As they scrambled out, Lorraine clinging weakly to her sister, they heard a soft chuckle from a dark figure seated on horseback before them.
“That’s stand and deliver, oakhead,” said the dark figure in a youthful voice that was mellowed by an Irish lilt. The speaker wore a black chapeau-bras, tipped back on his head and angled in the French manner. A patch covered one eye and
the lower half of his face was obscured by a strategically tied neckerchief. His powerful shoulders bulged beneath a soft leather cloak attached at the neck with a chain; he wore tight whipcord breeches tucked into high leather boots. His horse wheeled and danced beneath him, but he brought it sharply under control as the twins came into view. He sat back in the saddle and said, with a huge measure of surprise, “My God! It’s ladies!”

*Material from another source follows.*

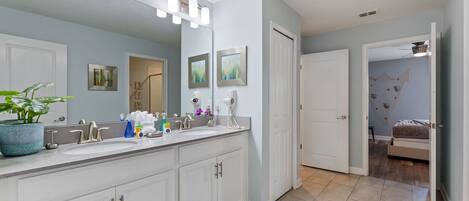 A modern bathroom with a large mirror, two sinks, and a potted plant.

“Of course it’s ladies, you villain!” said Lynden angrily. “And if you’ve shot Mr. Coniston or one of the grooms, then I shall have to live my life knowing it was my fault for stopping at the Jerneaux Abbey!”

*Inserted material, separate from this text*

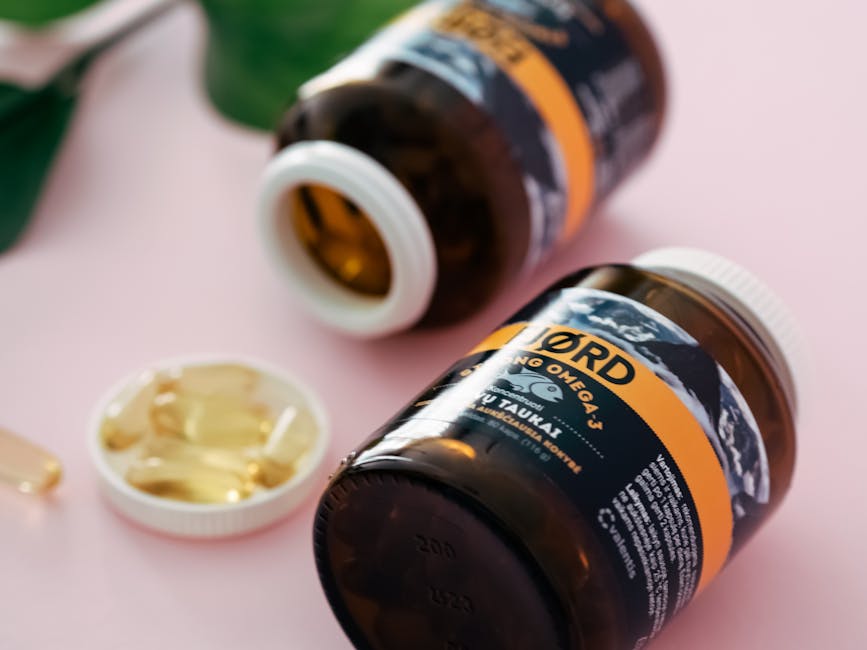 Close-up of Omega-3 fish oil capsules in transparent bottles on a pink background.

The figure swung a long, well-formed leg over the back of his horse and dropped to the ground. “I may be a villain, but I ain’t stupid enough to stop at the Jerneaux Abbey. Everyone knows it’s just an old pile of stones. And if you look behind you, you’ll see your coachman and grooms sitting up on the box. I only fired my pistol to get their attention. They were squawking like cooped hens.”
Lynden turned to look at the box. To her relief, Mr. Coniston and the grooms were in their places atop the coach, staring warily at the third highwayman, a rugged-looking scamp guarding them with an old Brown Bess musket. The horses were nosing impatiently for forage through the pile of brush which had been used to block the roadway. The steam rising from their backs made a silvery mist in the moonlight. Lynden, ready for battle, took a step toward the young highwayman before her.
“If you’re not stupid, then why did you become a highwayman instead of entering one of the professions?” asked Lynden sternly.
“Lynnie, please,” Lorraine interrupted in a shaking voice, clinging to her sister’s elbow. “Don’t, I beg you, stir an argument with these men. You can have no idea of the circumstances. Perhaps they have wives and hungry children at home. Perhaps they’ve not been able to get work. What good purpose will it serve to anger them?” As she spoke, she stripped off one of her buff-colored kid gloves, removed a small pearl ring from her index finger, and, in a gesture of conciliation, held it out to the tall cloaked highwayman standing before Lynden. “Sir,” she said, addressing him, “will you take this please and leave us in peace? The stone is small, I know, but the quality is excellent. My father told me so when he gave it to me as a confirmation present.”